Still finding stories about sustainability becoming a buzzword. From the Guardian:
The Centre for Policy Studies has published its 2009 lexicon of “contemporary newspeak” (ie irritating jargon) and it seems to have identified “sustainability” as the worst offender. In his preface, Bill Jamieson writes:
Few words have become more heavily used or abused in government or corporate affairs than “sustainable”. It now occupies a lofty position in the towering hierarchy of buzzwords. It is commonplace today to stick the word “sustainable” in front of almost anything, to talk of “sustainable development”, “sustainable transport”, “sustainable housing”, “sustainable communities” and so on.
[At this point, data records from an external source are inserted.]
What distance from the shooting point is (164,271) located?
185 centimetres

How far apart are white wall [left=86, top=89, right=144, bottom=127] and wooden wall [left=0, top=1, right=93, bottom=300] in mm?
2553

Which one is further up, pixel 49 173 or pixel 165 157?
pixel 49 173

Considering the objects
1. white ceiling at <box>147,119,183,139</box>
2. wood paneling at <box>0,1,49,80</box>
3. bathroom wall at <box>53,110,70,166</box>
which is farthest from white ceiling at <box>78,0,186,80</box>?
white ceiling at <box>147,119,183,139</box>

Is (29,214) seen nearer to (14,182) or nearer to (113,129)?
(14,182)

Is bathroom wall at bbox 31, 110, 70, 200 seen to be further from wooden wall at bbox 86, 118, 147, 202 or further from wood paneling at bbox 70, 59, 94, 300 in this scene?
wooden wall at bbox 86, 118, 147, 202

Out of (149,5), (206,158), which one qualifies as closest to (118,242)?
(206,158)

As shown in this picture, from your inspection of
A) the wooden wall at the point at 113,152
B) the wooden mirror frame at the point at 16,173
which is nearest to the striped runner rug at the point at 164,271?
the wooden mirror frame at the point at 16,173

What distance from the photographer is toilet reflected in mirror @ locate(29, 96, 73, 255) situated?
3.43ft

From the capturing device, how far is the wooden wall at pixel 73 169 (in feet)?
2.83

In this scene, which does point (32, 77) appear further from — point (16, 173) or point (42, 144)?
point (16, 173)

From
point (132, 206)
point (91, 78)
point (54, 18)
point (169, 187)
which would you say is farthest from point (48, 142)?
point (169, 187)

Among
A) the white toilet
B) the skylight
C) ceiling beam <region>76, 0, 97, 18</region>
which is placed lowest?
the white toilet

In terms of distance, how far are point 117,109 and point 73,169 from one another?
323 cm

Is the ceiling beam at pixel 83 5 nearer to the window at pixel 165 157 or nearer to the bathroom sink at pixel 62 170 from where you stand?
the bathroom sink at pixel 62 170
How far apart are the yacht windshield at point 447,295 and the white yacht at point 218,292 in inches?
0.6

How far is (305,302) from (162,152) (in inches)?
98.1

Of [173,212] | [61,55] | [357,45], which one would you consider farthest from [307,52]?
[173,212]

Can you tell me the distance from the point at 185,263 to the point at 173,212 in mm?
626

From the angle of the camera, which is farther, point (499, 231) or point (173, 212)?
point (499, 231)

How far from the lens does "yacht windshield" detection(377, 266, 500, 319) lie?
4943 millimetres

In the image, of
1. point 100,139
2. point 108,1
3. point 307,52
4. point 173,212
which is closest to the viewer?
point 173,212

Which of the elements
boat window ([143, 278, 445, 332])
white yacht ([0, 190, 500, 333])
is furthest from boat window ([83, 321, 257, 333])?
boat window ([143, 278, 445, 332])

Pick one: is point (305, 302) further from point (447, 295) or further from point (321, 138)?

I’ve been carping about this for a long time. Sustainable is any adjectival usage is always about the survival of whatever it is modifying. It does not have to be this way. Sustainability (a noun), in general terms, is the possibility that a complex system, like the Planet Earth, that we rely on to generate some desirable properly will continue to deliver it for a very long time. In today’s troubled world, I point to flourishing as the property that is threatened, even missing. Since sustainability always implies continuing something desirable into the future, it can never be more than a possibility. The mistake made with the financial system that has collapsed was that the operators and regulators believed that they could predict its future state within some probability. In truth, the system is technically complex for which type of system future states can never be predicted reliably. The expectation that they will be in a particular state tomorrow is always only a non-numeric possibility, not some numeric probability.